• _Stated problem_
Reproduce the records below, switching "camera" to "lens" wherever it occurs and leaving every other word as it is.

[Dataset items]
---------------

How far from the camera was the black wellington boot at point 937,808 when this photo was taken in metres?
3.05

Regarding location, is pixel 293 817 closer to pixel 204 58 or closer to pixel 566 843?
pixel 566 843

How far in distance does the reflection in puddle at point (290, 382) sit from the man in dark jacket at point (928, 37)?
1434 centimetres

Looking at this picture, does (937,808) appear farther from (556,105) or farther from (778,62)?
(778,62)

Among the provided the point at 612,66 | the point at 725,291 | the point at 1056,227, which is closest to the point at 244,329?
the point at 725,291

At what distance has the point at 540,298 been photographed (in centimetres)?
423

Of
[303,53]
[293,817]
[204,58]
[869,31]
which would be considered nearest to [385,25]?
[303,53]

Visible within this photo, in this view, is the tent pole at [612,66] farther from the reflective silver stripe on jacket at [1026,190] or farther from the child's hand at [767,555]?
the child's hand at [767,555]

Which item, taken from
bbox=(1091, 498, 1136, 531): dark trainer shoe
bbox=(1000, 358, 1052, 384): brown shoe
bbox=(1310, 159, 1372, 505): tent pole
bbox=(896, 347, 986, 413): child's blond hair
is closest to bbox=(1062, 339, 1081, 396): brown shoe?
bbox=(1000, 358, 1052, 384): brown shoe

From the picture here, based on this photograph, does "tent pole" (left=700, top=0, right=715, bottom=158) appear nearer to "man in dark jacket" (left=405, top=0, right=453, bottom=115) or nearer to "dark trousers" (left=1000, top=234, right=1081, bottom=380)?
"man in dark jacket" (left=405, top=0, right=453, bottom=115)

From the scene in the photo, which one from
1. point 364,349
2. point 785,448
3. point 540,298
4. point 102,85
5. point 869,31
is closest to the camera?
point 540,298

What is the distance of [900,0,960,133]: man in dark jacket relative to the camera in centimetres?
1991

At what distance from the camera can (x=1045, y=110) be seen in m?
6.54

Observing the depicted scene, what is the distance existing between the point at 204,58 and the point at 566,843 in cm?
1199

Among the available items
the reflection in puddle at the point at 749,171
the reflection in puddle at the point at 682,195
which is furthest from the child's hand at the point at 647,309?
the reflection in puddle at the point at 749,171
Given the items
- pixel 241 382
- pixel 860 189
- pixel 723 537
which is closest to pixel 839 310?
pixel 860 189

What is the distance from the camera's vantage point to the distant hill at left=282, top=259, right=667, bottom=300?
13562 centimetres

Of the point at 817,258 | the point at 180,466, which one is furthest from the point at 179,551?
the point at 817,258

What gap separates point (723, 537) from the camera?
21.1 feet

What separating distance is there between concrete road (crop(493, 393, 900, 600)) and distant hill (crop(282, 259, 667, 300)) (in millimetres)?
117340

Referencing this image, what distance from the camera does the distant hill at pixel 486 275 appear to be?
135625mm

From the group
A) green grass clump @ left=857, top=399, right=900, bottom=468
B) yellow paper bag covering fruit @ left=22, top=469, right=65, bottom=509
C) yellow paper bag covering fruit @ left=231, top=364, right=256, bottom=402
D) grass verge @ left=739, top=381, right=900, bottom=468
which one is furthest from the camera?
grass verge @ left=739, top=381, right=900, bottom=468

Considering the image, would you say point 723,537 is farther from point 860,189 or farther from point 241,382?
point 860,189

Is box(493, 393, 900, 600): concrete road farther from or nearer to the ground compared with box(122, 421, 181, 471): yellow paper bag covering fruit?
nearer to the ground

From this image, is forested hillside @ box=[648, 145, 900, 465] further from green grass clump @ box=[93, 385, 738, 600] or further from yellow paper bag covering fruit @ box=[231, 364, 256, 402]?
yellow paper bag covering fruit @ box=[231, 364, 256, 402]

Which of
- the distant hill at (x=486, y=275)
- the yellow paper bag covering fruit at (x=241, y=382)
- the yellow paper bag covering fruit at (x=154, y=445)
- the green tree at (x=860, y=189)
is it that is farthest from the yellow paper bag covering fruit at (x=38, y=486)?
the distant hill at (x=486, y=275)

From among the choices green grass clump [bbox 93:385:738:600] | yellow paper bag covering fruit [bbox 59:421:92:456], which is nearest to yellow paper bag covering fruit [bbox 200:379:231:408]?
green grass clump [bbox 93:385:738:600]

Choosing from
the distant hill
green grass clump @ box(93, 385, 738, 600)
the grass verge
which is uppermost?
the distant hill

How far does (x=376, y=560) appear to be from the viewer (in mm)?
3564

---------------

• _Expected answer_
How far from the lens was the black wellington boot at point 937,808 when this photo was taken in metres?
3.05

Regarding location, is pixel 293 817 closer to pixel 204 58 or closer to pixel 566 843?
pixel 566 843

How far in distance does the reflection in puddle at point (290, 382) sit from the man in dark jacket at point (928, 37)?
1434 centimetres

Looking at this picture, does (937,808) appear farther from (556,105) or farther from (778,62)?
(778,62)

Among the provided the point at 612,66 | the point at 725,291 | the point at 1056,227, which is closest to the point at 244,329?
the point at 725,291

At what distance has the point at 540,298 been photographed (in centimetres)?
423

Of
[303,53]
[293,817]
[204,58]
[869,31]
which would be considered nearest to [385,25]?
[303,53]

Visible within this photo, in this view, is the tent pole at [612,66] farther from the reflective silver stripe on jacket at [1026,190] or farther from the child's hand at [767,555]?
the child's hand at [767,555]

Which item, taken from
bbox=(1091, 498, 1136, 531): dark trainer shoe
bbox=(1000, 358, 1052, 384): brown shoe
bbox=(1310, 159, 1372, 505): tent pole
bbox=(896, 347, 986, 413): child's blond hair
is closest to bbox=(1062, 339, 1081, 396): brown shoe?
bbox=(1000, 358, 1052, 384): brown shoe

From the picture here, based on this photograph, does "tent pole" (left=700, top=0, right=715, bottom=158) appear nearer to "man in dark jacket" (left=405, top=0, right=453, bottom=115) or nearer to "dark trousers" (left=1000, top=234, right=1081, bottom=380)?
"man in dark jacket" (left=405, top=0, right=453, bottom=115)

From the scene in the photo, which one from
1. point 364,349
2. point 785,448
3. point 540,298
4. point 102,85
5. point 869,31
is closest to the lens?
point 540,298

What is the distance of [900,0,960,133]: man in dark jacket relative to the lens in centimetres?
1991

At what distance from the lens can (x=1045, y=110) be seen in m?
6.54

Observing the depicted scene, what is the distance existing between the point at 204,58 and the point at 566,843 in cm?
1199

Among the available items
the reflection in puddle at the point at 749,171
the reflection in puddle at the point at 682,195
which is furthest from the child's hand at the point at 647,309?
the reflection in puddle at the point at 749,171
Given the items
- pixel 241 382
- pixel 860 189
- pixel 723 537
which is closest to pixel 839 310?
pixel 860 189

What is the distance from the lens's vantage point to the distant hill at left=282, top=259, right=667, bottom=300?
13562 centimetres

Of the point at 817,258 | the point at 180,466, which one is furthest from the point at 179,551?
the point at 817,258

What gap separates point (723, 537) from the lens?
21.1 feet

What separating distance is there between concrete road (crop(493, 393, 900, 600)) and distant hill (crop(282, 259, 667, 300)) (in millimetres)?
117340

Referencing this image, what distance from the lens does the distant hill at pixel 486 275 appear to be?
135625mm

From the group
A) green grass clump @ left=857, top=399, right=900, bottom=468
B) yellow paper bag covering fruit @ left=22, top=469, right=65, bottom=509
C) yellow paper bag covering fruit @ left=231, top=364, right=256, bottom=402
D) grass verge @ left=739, top=381, right=900, bottom=468
which one is furthest from the lens?
grass verge @ left=739, top=381, right=900, bottom=468

Considering the image, would you say point 723,537 is farther from point 860,189 or farther from point 241,382?
point 860,189

Is box(493, 393, 900, 600): concrete road farther from or nearer to the ground compared with box(122, 421, 181, 471): yellow paper bag covering fruit?
nearer to the ground

From this image, is forested hillside @ box=[648, 145, 900, 465] further from green grass clump @ box=[93, 385, 738, 600] or further from yellow paper bag covering fruit @ box=[231, 364, 256, 402]?
yellow paper bag covering fruit @ box=[231, 364, 256, 402]

Which of
- the distant hill at (x=486, y=275)
- the yellow paper bag covering fruit at (x=241, y=382)
- the yellow paper bag covering fruit at (x=154, y=445)
- the green tree at (x=860, y=189)
is it that is farthest from the yellow paper bag covering fruit at (x=38, y=486)?
the distant hill at (x=486, y=275)

From among the choices green grass clump [bbox 93:385:738:600] | yellow paper bag covering fruit [bbox 59:421:92:456], which is nearest to yellow paper bag covering fruit [bbox 200:379:231:408]?
green grass clump [bbox 93:385:738:600]

Choosing from
the distant hill
green grass clump @ box(93, 385, 738, 600)
the grass verge
which is uppermost?
the distant hill

How far does (x=376, y=560) appear to be from the viewer (in mm)?
3564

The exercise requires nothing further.